§ 課題文 1
記録の中から、文字列「distance」を含む行を見つけ出し、すべて書き写しなさい。大文字と小文字の違いも区別すること。

木の実やはちみつを集めたり、魚をつかまえたり、わたをつんだり。こぐまも頑張りますが、あつめた木の実はどれも食べられないものばかりだし、せっかくつんだわたも、どろだらけ……。それでも、森で出会った、りすやかえるの子たちと一緒に、一生懸命お手伝いします。
うちへ帰ってたっぷり夜ごはんを食べたあと、かあさんぐまは、こぐまの集めた木の実とわたをつかって、ぬいぐるみをつくってくれます。こぐまは、たのしかった一日を思い出しながら、ぬくぬくした気持ちで、冬ごもりを迎えるのでした。
幼い子たちに読んであげると、こぐまの気持ちに寄り添って真剣な顔で聞き、うれしい結末にどの子もにっこり満足します。素朴な絵もあたたかみがあり、冬がくると読みたくなる絵本です。
松岡一哲 写真・文 / 偕成社 / 小学生から

北欧の国、フィンランドは「サンタクロースの村」があることでも有名ですね。
カオリは首都ヘルシンキ郊外に暮らす8歳の女の子。おじいちゃんは日本人で、フィンランドに来て結婚し、今は子どもも孫もたくさんいます。フィンランドの冬は、太陽が出ている時間がとても短く、気温もマイナス20度まで下がることも。カオリはしっかり防寒して学校に通い、休み時間は元気に雪の中で遊びます。
12月に入ると、クリスマスの準備。サンタクロースに手紙を書いたり、クリスマスカードを送ったり、家族や友だちにあげるプレゼントを選んだり。クリスマスツリーは、本物のもみの木を買ってきて、弟たちとにぎやかに飾りつけ。クリスマス・イブには親戚が集まり、お料理やケーキを囲んで盛大なパーティーが開かれます。
きびしい寒さの中でも、冬をたのしむ様子が伝わってきて、ワクワクします。
「世界のともだち」シリーズは全部で36冊。
各国ひとりの子どもに密着し、学校の様子や放課後の過ごし方、食べものや行事のことなどが、たくさんの写真で紹介されています。東京子ども図書館の児童室でも、かつら文庫(*)でも人気のシリーズです。
*石井桃子(1907-2008年)さんが東京都杉並区荻窪に開いた、地域の子どもたちのための図書室。現在は、東京子ども図書館が引き継いで運営しています。

データセットの記録
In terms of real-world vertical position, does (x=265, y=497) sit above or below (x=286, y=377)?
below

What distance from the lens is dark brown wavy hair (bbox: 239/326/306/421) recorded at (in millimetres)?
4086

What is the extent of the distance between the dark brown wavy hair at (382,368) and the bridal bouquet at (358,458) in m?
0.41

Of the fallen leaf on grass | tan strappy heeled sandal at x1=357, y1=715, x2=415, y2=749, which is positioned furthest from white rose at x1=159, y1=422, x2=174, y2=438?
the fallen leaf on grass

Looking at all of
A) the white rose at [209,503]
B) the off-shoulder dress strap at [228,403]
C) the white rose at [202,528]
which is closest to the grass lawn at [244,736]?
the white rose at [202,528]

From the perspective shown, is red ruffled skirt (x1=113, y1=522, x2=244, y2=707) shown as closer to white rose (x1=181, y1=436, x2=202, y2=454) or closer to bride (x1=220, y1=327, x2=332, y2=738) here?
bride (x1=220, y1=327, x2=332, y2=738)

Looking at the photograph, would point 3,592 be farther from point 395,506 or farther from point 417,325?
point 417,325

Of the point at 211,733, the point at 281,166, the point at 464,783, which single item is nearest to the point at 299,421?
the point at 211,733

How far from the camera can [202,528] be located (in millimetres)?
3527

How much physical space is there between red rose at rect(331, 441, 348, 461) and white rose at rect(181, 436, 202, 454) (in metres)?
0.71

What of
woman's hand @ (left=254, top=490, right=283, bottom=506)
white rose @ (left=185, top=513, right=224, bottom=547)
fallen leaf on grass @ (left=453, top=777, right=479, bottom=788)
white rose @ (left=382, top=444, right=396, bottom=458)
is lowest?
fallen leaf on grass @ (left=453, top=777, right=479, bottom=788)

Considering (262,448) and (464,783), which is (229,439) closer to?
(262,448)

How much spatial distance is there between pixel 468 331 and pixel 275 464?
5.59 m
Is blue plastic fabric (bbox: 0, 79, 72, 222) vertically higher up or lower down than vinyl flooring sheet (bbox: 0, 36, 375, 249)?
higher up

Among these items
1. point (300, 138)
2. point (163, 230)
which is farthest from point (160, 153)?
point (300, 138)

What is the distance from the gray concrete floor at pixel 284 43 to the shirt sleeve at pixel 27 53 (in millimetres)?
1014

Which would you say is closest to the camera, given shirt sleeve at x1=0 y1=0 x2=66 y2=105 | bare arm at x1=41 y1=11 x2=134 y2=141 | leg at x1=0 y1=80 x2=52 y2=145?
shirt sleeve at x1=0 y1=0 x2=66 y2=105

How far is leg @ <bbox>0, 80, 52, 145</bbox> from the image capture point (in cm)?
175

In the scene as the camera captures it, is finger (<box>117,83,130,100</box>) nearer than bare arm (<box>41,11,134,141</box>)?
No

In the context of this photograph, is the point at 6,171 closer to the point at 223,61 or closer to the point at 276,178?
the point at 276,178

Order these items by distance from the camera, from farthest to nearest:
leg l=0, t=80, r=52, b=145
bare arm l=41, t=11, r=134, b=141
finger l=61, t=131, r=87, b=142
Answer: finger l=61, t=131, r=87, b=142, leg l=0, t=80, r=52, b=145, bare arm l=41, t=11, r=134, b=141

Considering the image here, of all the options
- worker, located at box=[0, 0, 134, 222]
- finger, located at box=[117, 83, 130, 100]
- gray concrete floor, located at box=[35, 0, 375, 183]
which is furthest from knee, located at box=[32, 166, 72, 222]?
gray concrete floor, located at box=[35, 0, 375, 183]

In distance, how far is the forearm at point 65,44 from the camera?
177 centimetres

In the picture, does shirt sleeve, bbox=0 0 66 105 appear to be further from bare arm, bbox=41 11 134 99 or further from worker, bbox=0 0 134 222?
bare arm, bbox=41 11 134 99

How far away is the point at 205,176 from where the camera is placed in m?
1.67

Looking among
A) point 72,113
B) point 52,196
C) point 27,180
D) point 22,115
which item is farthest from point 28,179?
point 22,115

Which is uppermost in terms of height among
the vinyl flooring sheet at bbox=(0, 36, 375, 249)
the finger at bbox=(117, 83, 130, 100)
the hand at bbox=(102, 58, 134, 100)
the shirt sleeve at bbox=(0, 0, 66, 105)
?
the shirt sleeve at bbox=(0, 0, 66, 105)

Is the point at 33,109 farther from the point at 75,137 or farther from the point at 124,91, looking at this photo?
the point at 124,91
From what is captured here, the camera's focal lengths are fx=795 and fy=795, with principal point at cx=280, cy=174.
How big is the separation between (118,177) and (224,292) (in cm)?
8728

§ 課題文 2
絵本と写真絵本を紹介する文章の続きを、最後の文の後から書き進めなさい。

§ 解答例 1
What distance from the lens is dark brown wavy hair (bbox: 239/326/306/421) recorded at (in millimetres)?
What is the extent of the distance between the dark brown wavy hair at (382,368) and the bridal bouquet at (358,458) in m?
How much spatial distance is there between pixel 468 331 and pixel 275 464?
What is the distance from the gray concrete floor at pixel 284 43 to the shirt sleeve at pixel 27 53 (in millimetres)?
Order these items by distance from the camera, from farthest to nearest:
In distance, how far is the forearm at point 65,44 from the camera?

§ 解答例 2
≪幼児から≫
④『あずきがゆばあさんととら』
ペク・ヒナ 絵 パク・ユンギュ 文 かみやにじ 訳 / 偕成社
むかしむかし「あずきがゆばあさん」と呼ばれる、おいしいあずきがゆを炊くと評判のばあさんがいました。ある春の日、巨大なとらが現れて、ばあさんを食べると脅します。ばあさんは「冬になって、おいしいあずきがゆをたらふく食べてから私を食べたらいい」と、とらを追い返しますが、やがて冬至の日がきて……。
韓国の昔話の絵本。日本では冬至にかぼちゃを食べたりゆず湯に入ったりしますが、韓国ではあずきがゆを炊くのだそうです。手作りの人形とジオラマをアニメーションのように撮影した写真もユニークです。

⑤『おおきいツリー・ちいさいツリー』
ロバート・バリー 作 光吉夏弥 訳 / 大日本図書
もうすぐクリスマス。ウィロビーさんのお屋敷にとても大きなクリスマスツリーが届きます。ところが天井につかえてしまったので、先をちょん切って、小間使いのところに。ここでも大きすぎたので先っぽは庭師に。さらに森の動物たちへと行き渡り……。
みんながそれぞれの小さなツリーを飾ってクリスマスをお祝いする、心温まる物語です。

⑥『子うさぎましろのお話』
佐々木たづ 文 三好碩也 絵 / ポプラ社
北の国にすむ白うさぎの子ましろは、サンタクロースのおじいさんから真っ先に贈りものをもらいました。もう一度おじいさんに贈りものをもらおうと、からだに炭をつけて黒くして、別のうさぎになりすましたましろですが、炭がとれなくなってしまって……。
心が洗われるようなお話は、クリスマスの時期にぴったりです。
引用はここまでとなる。